News of this move (via ComputerBase) isn't particularly surprising as the industry had been talking about reducing output for a good while. However, the sheer size of the decrease is quite alarming and it's only going to mean that SSD prices will continue to rise, as the inventory of flash memory chips begins to dwindle.
This is because it's not just Samsung that's scaling back production: Other NAND manufacturers, such as Kioxia, Micron, and SK Hynix, will almost certainly follow suit. By constraining supply, the high demand will force prices to rise, though this is something that's been going on in the flash memory industry for years.

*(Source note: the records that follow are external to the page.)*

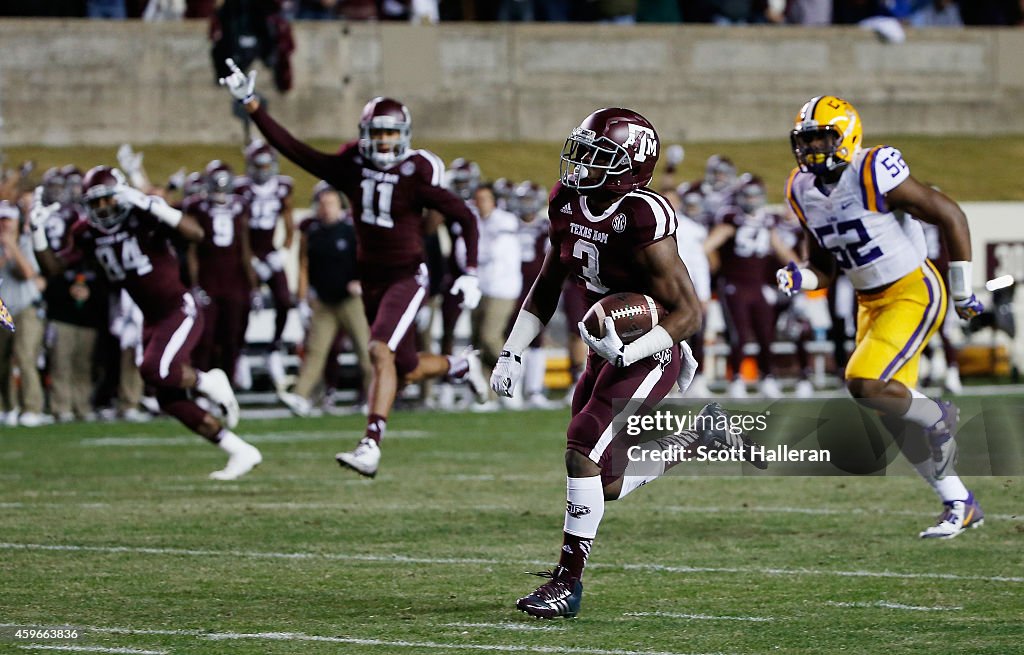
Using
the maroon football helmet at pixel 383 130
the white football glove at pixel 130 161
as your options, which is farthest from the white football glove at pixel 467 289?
the white football glove at pixel 130 161

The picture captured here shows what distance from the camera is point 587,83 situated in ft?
74.6

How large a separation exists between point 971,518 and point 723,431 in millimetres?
1766

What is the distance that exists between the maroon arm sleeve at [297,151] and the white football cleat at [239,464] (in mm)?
1622

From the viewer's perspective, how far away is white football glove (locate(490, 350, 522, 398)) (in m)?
6.31

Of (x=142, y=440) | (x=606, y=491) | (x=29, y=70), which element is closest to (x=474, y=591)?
(x=606, y=491)

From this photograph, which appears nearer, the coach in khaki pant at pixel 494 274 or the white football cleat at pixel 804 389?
the coach in khaki pant at pixel 494 274

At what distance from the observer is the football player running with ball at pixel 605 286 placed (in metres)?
5.97

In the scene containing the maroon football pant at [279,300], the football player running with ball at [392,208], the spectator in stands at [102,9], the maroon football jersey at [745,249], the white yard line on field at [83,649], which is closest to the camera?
the white yard line on field at [83,649]

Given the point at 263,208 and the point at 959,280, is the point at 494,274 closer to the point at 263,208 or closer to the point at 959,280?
the point at 263,208

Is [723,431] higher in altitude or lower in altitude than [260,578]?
higher

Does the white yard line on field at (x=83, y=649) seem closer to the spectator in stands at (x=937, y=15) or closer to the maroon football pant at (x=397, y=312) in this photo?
the maroon football pant at (x=397, y=312)

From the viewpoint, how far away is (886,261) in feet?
26.4

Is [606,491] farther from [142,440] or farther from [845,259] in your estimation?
[142,440]

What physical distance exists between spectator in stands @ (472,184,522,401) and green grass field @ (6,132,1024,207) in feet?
14.6
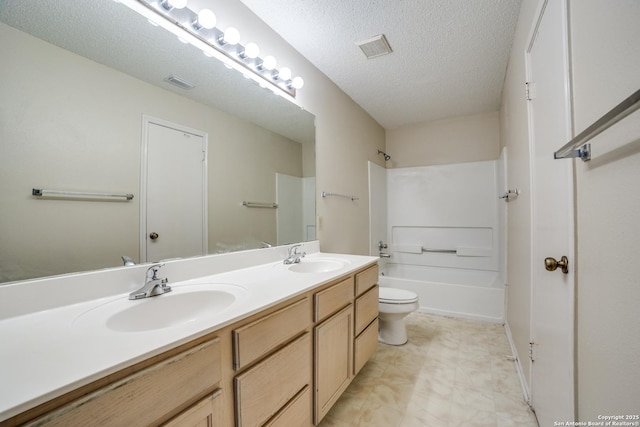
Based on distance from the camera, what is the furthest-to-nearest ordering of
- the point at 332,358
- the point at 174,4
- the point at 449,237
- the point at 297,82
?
1. the point at 449,237
2. the point at 297,82
3. the point at 332,358
4. the point at 174,4

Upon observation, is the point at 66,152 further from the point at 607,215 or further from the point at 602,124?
the point at 607,215

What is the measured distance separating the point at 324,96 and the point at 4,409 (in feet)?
7.60

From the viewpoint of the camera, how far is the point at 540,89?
117 cm

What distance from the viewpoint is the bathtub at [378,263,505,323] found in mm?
2582

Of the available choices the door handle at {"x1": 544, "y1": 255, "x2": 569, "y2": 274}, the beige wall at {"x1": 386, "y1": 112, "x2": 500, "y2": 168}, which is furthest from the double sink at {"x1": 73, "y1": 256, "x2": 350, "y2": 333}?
the beige wall at {"x1": 386, "y1": 112, "x2": 500, "y2": 168}

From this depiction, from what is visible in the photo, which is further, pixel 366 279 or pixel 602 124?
pixel 366 279

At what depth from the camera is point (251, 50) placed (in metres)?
1.47

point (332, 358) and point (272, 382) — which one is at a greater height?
point (272, 382)

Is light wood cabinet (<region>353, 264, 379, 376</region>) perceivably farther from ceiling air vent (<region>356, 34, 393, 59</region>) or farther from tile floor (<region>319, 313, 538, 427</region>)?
ceiling air vent (<region>356, 34, 393, 59</region>)

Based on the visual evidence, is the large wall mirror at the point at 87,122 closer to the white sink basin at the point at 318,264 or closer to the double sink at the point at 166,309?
the double sink at the point at 166,309

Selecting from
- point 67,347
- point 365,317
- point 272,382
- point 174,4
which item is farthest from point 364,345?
point 174,4

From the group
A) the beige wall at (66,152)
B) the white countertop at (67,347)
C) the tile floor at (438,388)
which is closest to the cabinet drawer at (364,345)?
the tile floor at (438,388)

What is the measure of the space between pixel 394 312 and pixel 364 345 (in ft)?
1.74

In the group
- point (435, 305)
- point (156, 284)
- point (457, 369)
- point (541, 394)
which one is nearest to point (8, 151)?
point (156, 284)
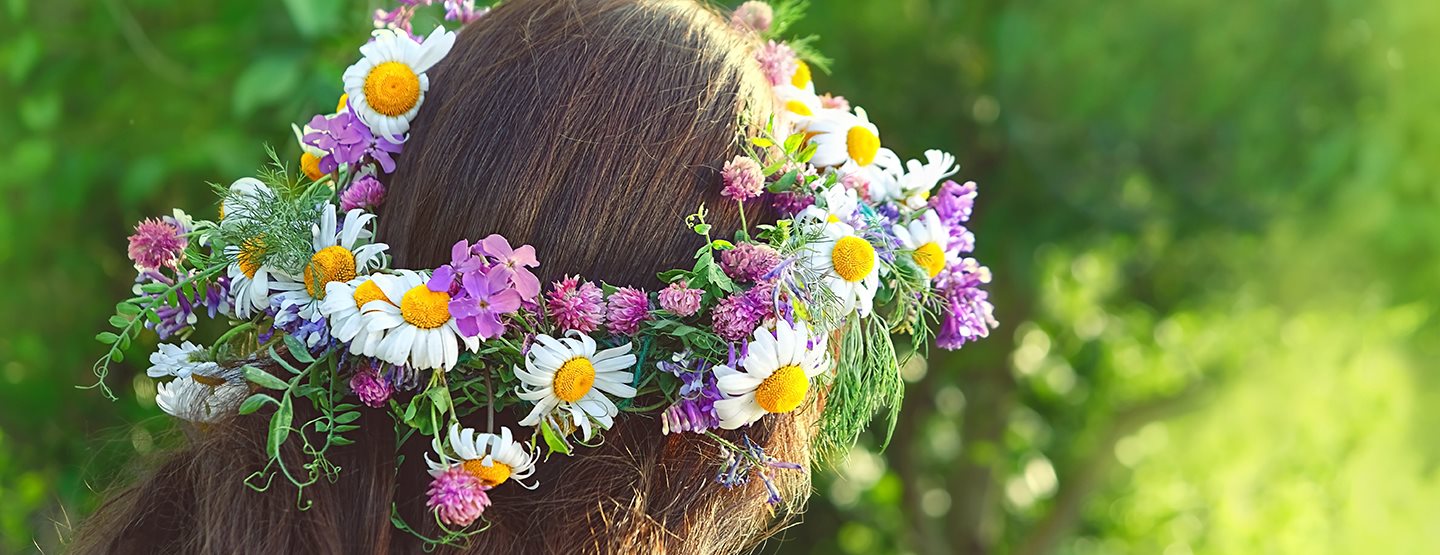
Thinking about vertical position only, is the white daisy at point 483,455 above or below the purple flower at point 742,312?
below

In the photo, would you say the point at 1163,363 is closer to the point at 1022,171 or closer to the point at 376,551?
the point at 1022,171

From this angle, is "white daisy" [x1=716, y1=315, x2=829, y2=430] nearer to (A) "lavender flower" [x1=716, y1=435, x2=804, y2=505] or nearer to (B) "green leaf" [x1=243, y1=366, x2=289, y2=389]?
(A) "lavender flower" [x1=716, y1=435, x2=804, y2=505]

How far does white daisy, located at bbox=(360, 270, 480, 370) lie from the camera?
90 centimetres

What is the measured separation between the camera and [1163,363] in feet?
10.9

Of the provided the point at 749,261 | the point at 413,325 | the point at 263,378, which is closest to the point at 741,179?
the point at 749,261

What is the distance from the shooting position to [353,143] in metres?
1.05

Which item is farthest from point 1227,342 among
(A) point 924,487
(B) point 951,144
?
(B) point 951,144

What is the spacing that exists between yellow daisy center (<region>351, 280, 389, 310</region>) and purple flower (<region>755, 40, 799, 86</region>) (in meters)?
0.39

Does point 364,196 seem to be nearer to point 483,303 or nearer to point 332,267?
point 332,267

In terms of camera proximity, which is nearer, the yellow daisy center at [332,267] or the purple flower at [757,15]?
the yellow daisy center at [332,267]

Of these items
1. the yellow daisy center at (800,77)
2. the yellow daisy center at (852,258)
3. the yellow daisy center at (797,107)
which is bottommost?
the yellow daisy center at (852,258)

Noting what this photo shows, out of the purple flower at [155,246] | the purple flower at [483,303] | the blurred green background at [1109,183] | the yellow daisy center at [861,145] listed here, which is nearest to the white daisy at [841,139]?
the yellow daisy center at [861,145]

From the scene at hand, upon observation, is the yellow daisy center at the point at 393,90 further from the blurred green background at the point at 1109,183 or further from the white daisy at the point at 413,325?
the blurred green background at the point at 1109,183

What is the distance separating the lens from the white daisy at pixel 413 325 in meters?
0.90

And more recently, the growth in AI supercomputers is also partly responsible for the increase in SSD prices, as the creation of all these machines for generative AI requires thousands of medium-capacity, high-speed flash memory chips. The general server market still prefers the traditional HDD as the primary choice of long-term storage, though SSDs are making headway in this area, too.
However, it's not necessarily all doom and gloom. Some suppliers may choose to not follow Samsung's lead and instead do the polar opposite. Chinese manufacturers such as YMTC, whose memory chips are used by Silicon Power, ADATA, and countless others, may see this as an opportunity to flood the market with mountains of cheap NAND flash.